Data segment:
====
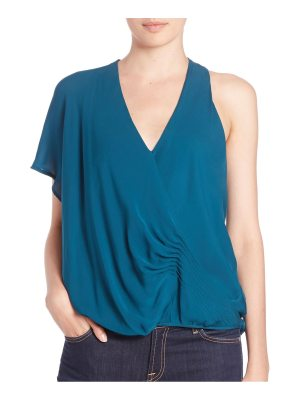 Haute Hippie One-Shoulder Silk Blouse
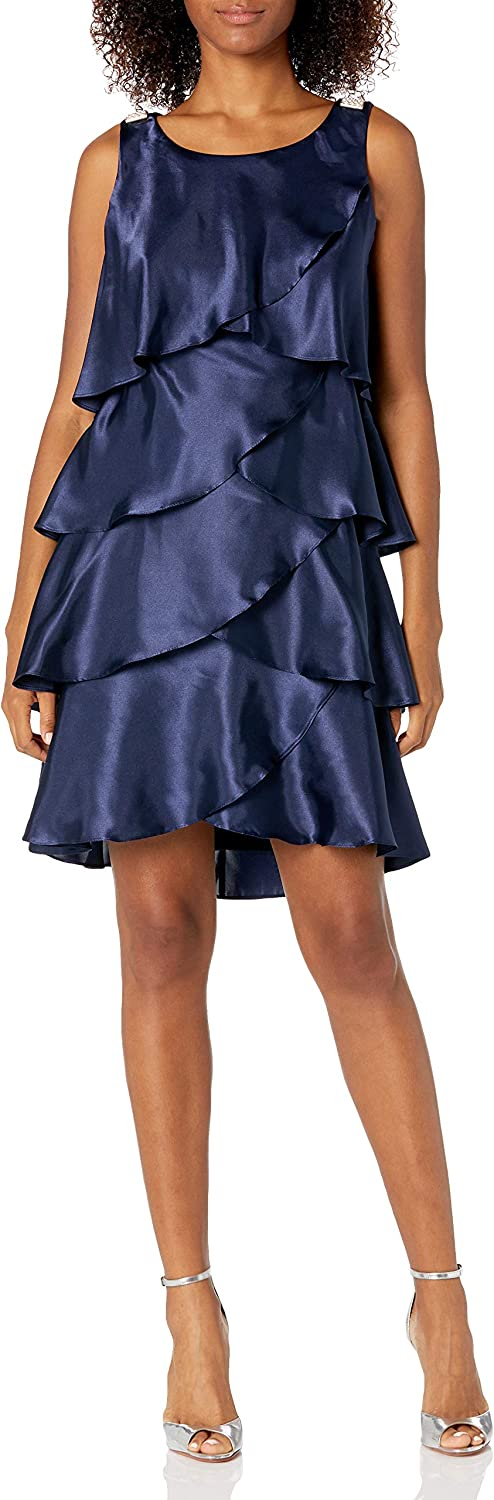 S.L. Fashions Women's Jewel-Strap Tiered Cocktail Party Dress (Petite and Regular)
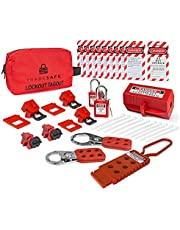 TRADESAFE Electrical Lockout Tagout Kit - Hasps, Clamp on and Universal Multipole Circuit Breaker Lockouts, Loto Tags, Plug Lockout, Safety Padlocks Set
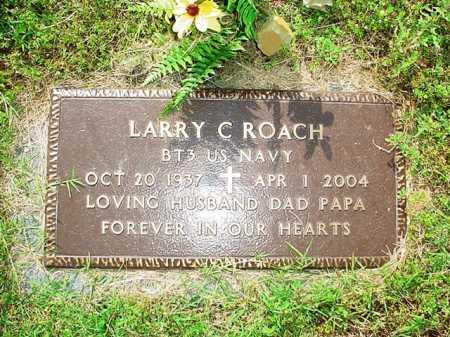 ROACH (VETERAN), LARRY C. - Benton County, Arkansas   LARRY C. ROACH (VETERAN) - Arkansas Gravestone Photos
====
Task item: Before handing back the copy, remove the pictures; otherwise print the data exactly.

Solved problem:
 Haute Hippie One-Shoulder Silk Blouse
 S.L. Fashions Women's Jewel-Strap Tiered Cocktail Party Dress (Petite and Regular)
 TRADESAFE Electrical Lockout Tagout Kit - Hasps, Clamp on and Universal Multipole Circuit Breaker Lockouts, Loto Tags, Plug Lockout, Safety Padlocks Set
 ROACH (VETERAN), LARRY C. - Benton County, Arkansas   LARRY C. ROACH (VETERAN) - Arkansas Gravestone Photos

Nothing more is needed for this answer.